2. **MLflow Registry** – holds model versions and lineage.
3. **Postgres prediction table** – feeds the BI dashboard.
4. **Power BI dashboard** – interactive visualization of forecasts and alerts.
5. **Governance report** – automated weekly PDF summarizing data quality, model performance, and audit events.
## 5. Next Steps for Your Team
- **Run the DAG** on a staging environment; verify that predictions appear in Postgres.
- **Validate the dashboard** against ground truth for the last month.

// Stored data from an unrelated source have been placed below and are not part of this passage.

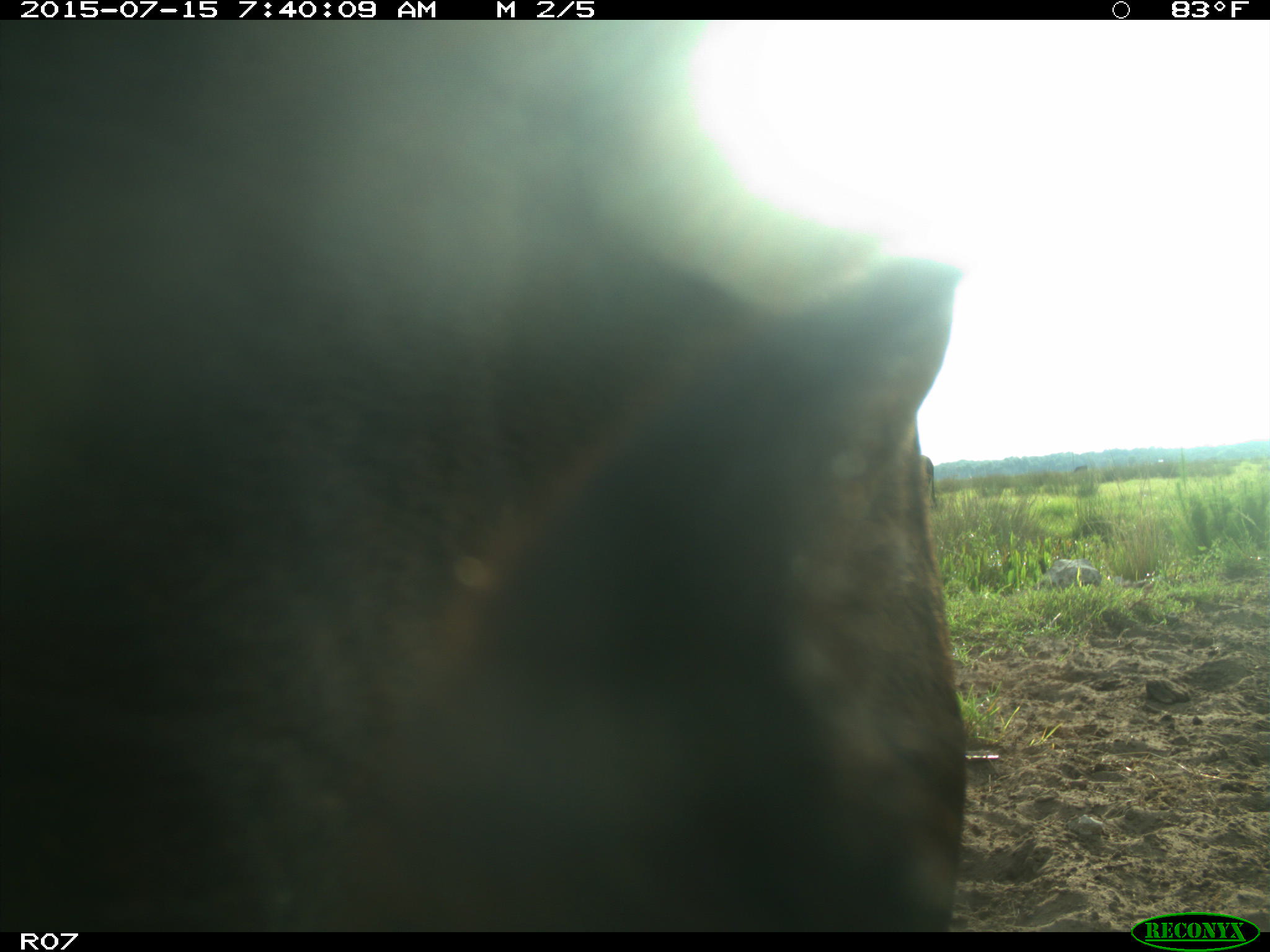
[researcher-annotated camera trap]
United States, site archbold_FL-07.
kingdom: Animalia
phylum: Chordata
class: Mammalia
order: Artiodactyla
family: Bovidae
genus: Bos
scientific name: Bos taurus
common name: domestic cow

- **Set up alerts** in Airflow for data drift and performance degradation.
- **Schedule a quarterly review** to retrain the model with new data and update feature engineering as business changes.
By following this workflow, you ensure that every step is reproducible, auditable, and aligned with stakeholder expectations. The solution is not a one‑off; it’s a living system that evolves with your organization’s data and goals.